BEGIN STORED ROWS
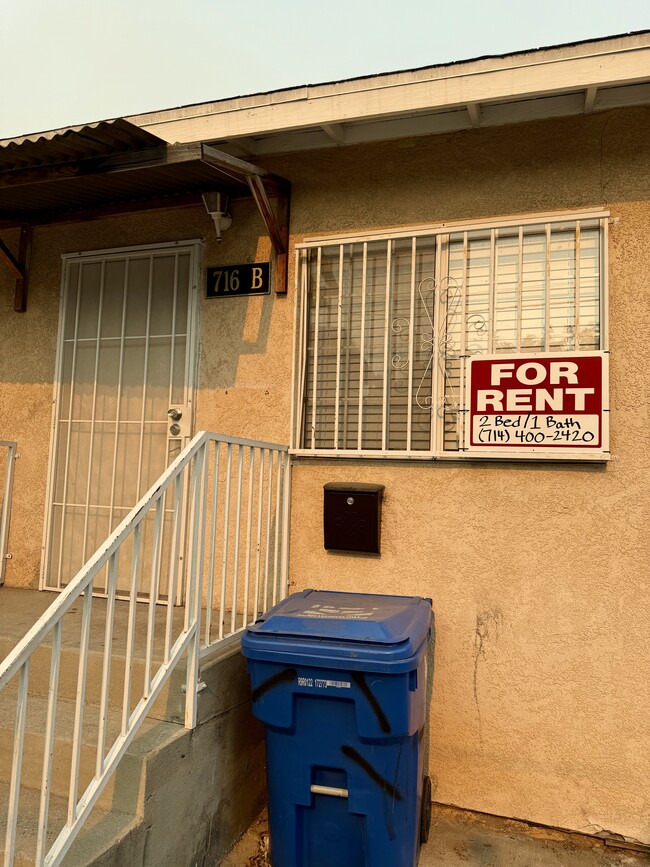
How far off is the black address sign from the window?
0.26 m

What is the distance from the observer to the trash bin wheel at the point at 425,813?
2.95 meters

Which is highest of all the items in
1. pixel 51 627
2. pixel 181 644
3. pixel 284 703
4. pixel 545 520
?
pixel 545 520

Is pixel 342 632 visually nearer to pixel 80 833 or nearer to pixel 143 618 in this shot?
pixel 80 833

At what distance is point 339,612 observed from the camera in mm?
2852

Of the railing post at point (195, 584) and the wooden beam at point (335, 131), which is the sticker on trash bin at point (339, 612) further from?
the wooden beam at point (335, 131)

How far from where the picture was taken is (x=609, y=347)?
10.4 feet

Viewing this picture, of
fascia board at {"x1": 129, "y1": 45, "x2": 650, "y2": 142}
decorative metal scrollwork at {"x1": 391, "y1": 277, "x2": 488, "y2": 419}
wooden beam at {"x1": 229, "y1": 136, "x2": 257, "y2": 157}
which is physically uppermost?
wooden beam at {"x1": 229, "y1": 136, "x2": 257, "y2": 157}

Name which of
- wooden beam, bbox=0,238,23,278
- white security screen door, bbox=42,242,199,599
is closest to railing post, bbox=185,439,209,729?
white security screen door, bbox=42,242,199,599

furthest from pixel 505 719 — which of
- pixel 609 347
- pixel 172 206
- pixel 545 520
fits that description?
pixel 172 206

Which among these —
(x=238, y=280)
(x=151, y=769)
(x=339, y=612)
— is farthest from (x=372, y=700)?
(x=238, y=280)

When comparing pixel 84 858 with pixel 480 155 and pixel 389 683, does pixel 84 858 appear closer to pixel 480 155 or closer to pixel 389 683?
pixel 389 683

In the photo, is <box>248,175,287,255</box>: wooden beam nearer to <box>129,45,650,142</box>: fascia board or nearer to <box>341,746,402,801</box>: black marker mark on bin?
<box>129,45,650,142</box>: fascia board

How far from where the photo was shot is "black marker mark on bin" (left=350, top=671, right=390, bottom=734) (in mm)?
2465

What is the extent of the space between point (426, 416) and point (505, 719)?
1592mm
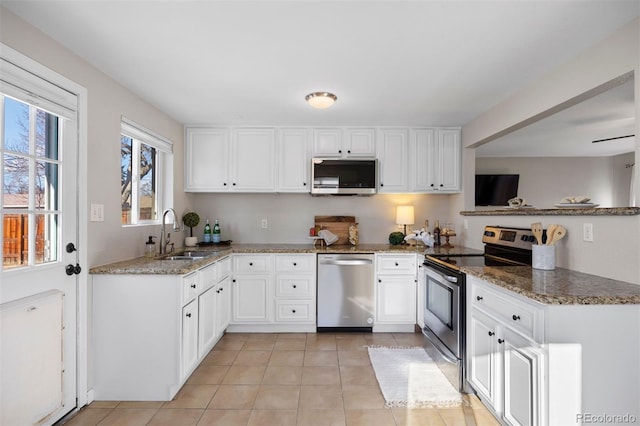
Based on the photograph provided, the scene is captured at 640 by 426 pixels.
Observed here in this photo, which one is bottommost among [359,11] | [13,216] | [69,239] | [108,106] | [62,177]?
[69,239]

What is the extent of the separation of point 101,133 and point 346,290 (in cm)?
252

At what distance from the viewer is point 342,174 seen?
359 cm

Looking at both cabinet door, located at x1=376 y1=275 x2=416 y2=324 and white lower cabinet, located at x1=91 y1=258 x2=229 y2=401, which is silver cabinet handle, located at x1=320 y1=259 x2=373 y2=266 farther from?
white lower cabinet, located at x1=91 y1=258 x2=229 y2=401

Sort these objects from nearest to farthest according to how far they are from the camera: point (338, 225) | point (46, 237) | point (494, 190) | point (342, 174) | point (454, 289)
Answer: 1. point (46, 237)
2. point (454, 289)
3. point (342, 174)
4. point (338, 225)
5. point (494, 190)

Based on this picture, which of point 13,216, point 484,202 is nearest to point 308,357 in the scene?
point 13,216

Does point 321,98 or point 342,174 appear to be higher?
point 321,98

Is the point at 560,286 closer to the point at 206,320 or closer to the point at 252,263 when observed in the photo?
the point at 206,320

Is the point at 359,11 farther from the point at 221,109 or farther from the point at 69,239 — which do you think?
the point at 69,239

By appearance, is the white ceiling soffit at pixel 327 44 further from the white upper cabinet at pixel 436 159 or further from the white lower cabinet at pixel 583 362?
the white lower cabinet at pixel 583 362

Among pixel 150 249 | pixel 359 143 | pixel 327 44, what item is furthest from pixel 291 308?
pixel 327 44

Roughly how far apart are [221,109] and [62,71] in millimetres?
1328

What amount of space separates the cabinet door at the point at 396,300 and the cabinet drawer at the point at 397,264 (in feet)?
0.21

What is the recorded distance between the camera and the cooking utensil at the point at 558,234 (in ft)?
6.73

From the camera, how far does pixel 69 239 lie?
6.49 ft
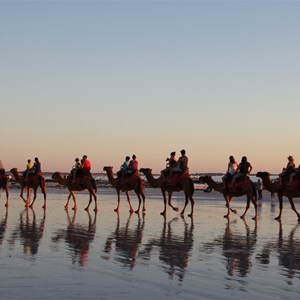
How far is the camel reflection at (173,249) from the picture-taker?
11.3 meters

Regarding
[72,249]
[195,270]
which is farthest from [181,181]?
[195,270]

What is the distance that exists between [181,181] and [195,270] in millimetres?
16611

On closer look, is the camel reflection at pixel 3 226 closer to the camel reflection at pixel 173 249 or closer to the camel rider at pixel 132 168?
the camel reflection at pixel 173 249

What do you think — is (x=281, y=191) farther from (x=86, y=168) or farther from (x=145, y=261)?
(x=145, y=261)

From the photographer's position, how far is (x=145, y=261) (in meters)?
12.1

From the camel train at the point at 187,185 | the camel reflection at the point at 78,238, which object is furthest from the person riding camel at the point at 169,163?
the camel reflection at the point at 78,238

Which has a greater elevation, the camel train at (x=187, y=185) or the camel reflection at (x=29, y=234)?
the camel train at (x=187, y=185)

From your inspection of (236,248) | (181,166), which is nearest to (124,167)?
(181,166)

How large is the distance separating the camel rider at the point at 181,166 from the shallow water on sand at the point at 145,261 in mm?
6953

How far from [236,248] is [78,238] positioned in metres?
3.91

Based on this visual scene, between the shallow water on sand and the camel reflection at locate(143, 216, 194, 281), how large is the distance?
0.02 m

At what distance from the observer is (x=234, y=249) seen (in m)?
14.6

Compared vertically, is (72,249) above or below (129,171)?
below

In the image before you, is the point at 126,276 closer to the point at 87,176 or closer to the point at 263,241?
the point at 263,241
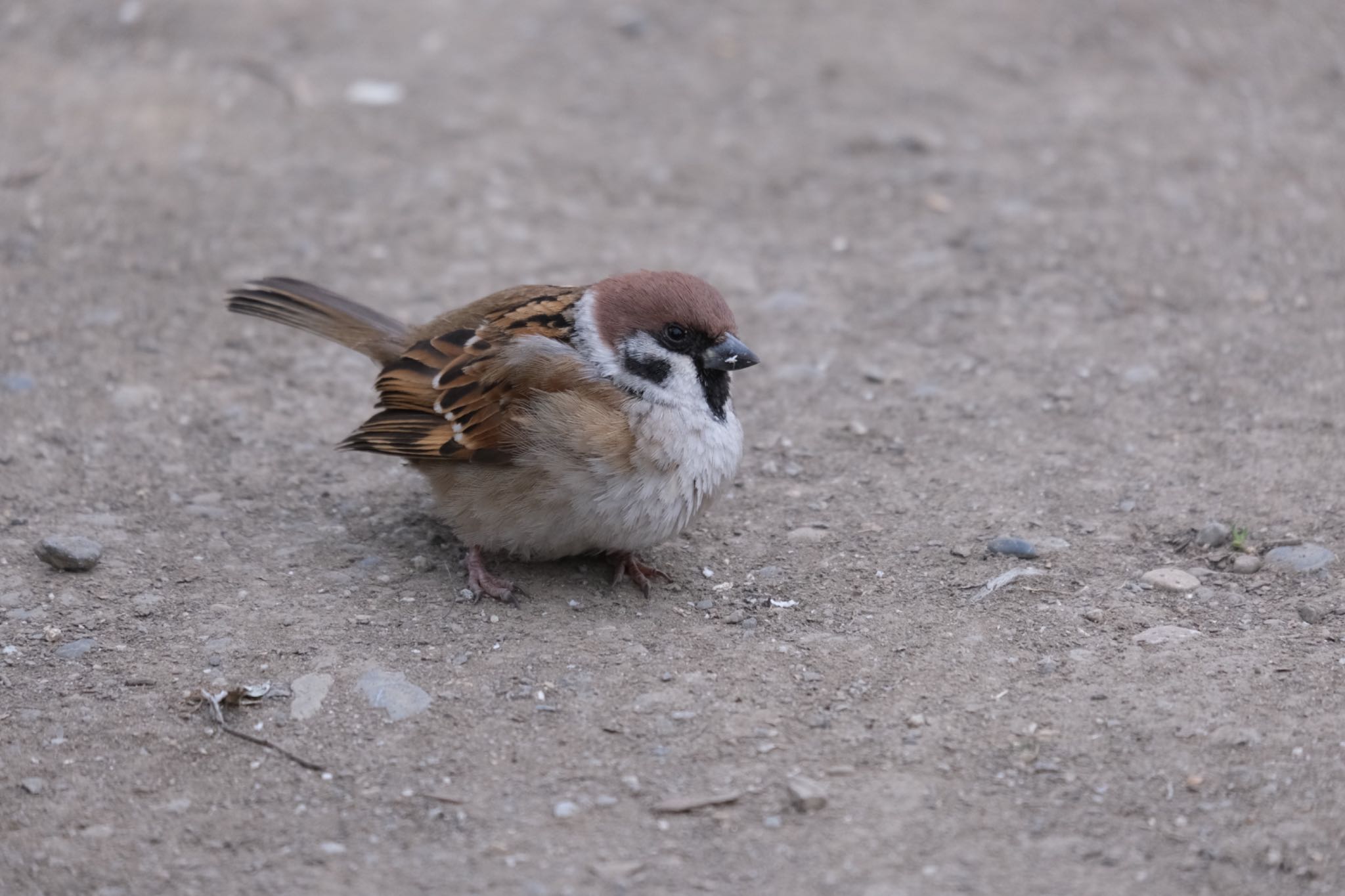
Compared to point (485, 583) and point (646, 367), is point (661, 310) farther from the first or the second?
point (485, 583)

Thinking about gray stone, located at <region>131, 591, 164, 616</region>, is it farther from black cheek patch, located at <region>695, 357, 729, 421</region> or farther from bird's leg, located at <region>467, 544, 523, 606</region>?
black cheek patch, located at <region>695, 357, 729, 421</region>

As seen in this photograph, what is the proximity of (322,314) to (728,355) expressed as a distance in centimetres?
153

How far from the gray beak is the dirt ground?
0.67 metres

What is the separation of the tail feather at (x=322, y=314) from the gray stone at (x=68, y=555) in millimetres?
1005

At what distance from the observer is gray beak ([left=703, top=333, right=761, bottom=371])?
13.6ft

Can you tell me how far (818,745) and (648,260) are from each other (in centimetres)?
341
END STORED ROWS
REQUIRED TASK
Extract word for word every line from the line that contains "At what distance from the observer is (x=234, y=249)" to the final line of the data, both included, and nothing else; skip the pictures.

OUTPUT OF THE EXERCISE
At what distance from the observer is (x=234, y=249) seen (in m)?
14.6

Compared vertically, is (72,249) above or below (129,171)?
below

In the image before you, is the point at 126,276 closer to the point at 87,176 or closer to the point at 263,241?
the point at 263,241
Compared to point (485, 583) and point (646, 367), is point (661, 310) farther from the first or the second?
point (485, 583)

Thinking about gray stone, located at <region>131, 591, 164, 616</region>, is it farther from black cheek patch, located at <region>695, 357, 729, 421</region> or farther from bird's leg, located at <region>467, 544, 523, 606</region>?
black cheek patch, located at <region>695, 357, 729, 421</region>

As seen in this photograph, what is the proximity of (322,314) to (728,355) expressed as a distance in centimetres?
153

How far from the gray beak is the dirt ground?
0.67 metres

What is the separation of the tail feather at (x=322, y=314) from the gray stone at (x=68, y=555) in millimetres?
1005

At what distance from the observer is gray beak ([left=703, top=333, right=761, bottom=371])?
13.6ft

Can you tell me how far (818,745) and (648,260) are from each other (in centimetres)?
341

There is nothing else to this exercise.